Adoption: Isolation, Challenges and Hope

Carrying daughter

(DGIwire)   All teenagers struggle with feelings of isolation and the challenge of creating a strong identity. But for teens from Asia, Africa and South America who are adopted by American families, the feelings are especially acute. Many of them feel their past prevents them from integrating fully into their new family and new culture. Some yearn to connect not only with their birth parents, but also with their racial or ethnic heritage.

It is a yearning on a soul-deep level. No matter how warm, supportive and loving their adoptive parents might be, many teenagers and young adults—even those who were adopted as infants—may never shake the feeling of having been “tossed out,” unwanted by their birth parents.

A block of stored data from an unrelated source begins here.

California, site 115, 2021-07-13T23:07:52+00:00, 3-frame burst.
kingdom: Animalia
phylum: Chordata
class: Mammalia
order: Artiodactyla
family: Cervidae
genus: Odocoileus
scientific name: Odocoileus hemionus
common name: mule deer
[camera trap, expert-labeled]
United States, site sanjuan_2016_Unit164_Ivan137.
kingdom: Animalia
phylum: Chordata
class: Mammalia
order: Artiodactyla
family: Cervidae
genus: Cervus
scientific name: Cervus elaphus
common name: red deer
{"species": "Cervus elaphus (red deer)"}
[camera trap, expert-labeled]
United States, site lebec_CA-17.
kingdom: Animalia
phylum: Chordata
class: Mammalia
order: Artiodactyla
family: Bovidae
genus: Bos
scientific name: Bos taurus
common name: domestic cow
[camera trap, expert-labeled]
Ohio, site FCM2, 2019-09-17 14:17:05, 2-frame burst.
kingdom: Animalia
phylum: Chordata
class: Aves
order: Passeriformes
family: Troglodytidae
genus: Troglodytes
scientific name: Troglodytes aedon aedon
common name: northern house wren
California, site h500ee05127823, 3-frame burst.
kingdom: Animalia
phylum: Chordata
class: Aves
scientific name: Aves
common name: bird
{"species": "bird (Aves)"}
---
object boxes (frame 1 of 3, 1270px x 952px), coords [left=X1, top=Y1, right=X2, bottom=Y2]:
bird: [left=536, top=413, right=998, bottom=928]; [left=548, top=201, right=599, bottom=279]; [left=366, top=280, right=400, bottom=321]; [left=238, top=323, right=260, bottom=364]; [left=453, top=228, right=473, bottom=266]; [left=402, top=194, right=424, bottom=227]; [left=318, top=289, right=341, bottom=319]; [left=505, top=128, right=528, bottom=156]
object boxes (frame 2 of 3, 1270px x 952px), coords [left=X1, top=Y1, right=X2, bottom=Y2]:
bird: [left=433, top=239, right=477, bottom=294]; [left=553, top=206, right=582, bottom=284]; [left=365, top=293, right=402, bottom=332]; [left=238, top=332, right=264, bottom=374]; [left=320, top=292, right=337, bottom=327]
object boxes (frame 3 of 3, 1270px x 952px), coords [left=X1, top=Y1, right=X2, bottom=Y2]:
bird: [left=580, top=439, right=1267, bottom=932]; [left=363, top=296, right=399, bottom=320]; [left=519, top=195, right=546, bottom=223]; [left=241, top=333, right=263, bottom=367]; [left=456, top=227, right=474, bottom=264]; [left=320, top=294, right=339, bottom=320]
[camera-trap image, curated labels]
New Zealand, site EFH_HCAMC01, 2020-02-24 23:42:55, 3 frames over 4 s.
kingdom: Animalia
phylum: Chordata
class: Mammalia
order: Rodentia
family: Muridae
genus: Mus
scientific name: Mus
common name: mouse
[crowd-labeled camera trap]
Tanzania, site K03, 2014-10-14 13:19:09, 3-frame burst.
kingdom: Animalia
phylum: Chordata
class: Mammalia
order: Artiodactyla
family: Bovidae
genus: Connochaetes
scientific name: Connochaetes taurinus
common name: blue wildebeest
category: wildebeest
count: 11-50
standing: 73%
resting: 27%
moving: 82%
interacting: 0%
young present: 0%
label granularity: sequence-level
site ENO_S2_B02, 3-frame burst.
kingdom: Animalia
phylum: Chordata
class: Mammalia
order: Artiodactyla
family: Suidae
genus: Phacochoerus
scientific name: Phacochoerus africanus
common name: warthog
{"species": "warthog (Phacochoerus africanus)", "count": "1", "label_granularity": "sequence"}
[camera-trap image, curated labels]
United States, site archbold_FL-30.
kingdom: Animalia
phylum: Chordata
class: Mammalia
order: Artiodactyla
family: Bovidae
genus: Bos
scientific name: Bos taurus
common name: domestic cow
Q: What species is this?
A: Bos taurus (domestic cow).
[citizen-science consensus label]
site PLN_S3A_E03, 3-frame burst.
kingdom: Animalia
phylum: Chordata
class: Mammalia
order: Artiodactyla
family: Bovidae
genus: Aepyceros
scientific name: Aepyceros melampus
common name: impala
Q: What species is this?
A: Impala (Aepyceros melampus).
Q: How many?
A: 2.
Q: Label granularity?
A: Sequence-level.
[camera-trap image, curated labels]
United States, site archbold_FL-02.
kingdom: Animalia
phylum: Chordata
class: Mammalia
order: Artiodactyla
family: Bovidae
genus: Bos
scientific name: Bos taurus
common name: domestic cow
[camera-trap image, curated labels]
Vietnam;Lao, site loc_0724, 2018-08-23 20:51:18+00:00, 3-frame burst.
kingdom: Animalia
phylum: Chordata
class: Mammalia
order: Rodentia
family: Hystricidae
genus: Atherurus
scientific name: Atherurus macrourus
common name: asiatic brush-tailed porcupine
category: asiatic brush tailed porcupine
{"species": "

Nobody knows this inner, spiritual struggle better than Stephanie Fast. Biracial and born in South Korea during the Korean War, Stephanie was abandoned by her mother at age four and a half—left alone at a train station to fend for herself like a stray animal. After living on the streets for years, being abused and ultimately winding up near death on a garbage heap, Stephanie was miraculously rescued by a passing nurse who heard God speak to her and impel her to change her normal route home. That rescue was not the final one. Stephanie had to endure a few more years of agony until eventually, an American couple—both missionaries—saw something in her that even she could not see, and took her back to the U.S. with them to raise as their own.

In addition to having written an honest and compelling memoir, She Is Mine: A War Orphan’s Incredible Journey of Survival, Stephanie Fast is a global orphan advocate and a hands-on mentor for troubled post-adoptive teenagers and young adults. As she explains, “Many adopted teenagers—especially those who are of a different race than their adoptive parents—become deeply depressed. Deep down, they still feel unwanted, filled with self-hate. I have seen far too many turn to self-harm, substance abuse, even suicide attempts because they could not find relief for their aching souls. I listen to their stories and can offer them spirit-to-spirit healing because I truly know what they are going through—I, too, had to find my way home.”Stephanie has become an expert at recounting what her background means to her—and has meant to others. She is knowledgeable about the many resources available to help adopted children, teenagers, young adults and their families, and she can explain eloquently why she is desperately concerned about the plight of orphans here and abroad.

She is also able to convey how each of us is impacted, and what we can and must do about this deeply tragic situation.

With global upheaval more common than ever in the 21st century, the problem of adopted children’s welfare is ever more pressing. Stephanie Fast is working diligently to help young people who might otherwise feel unable to answer, “Who am I?”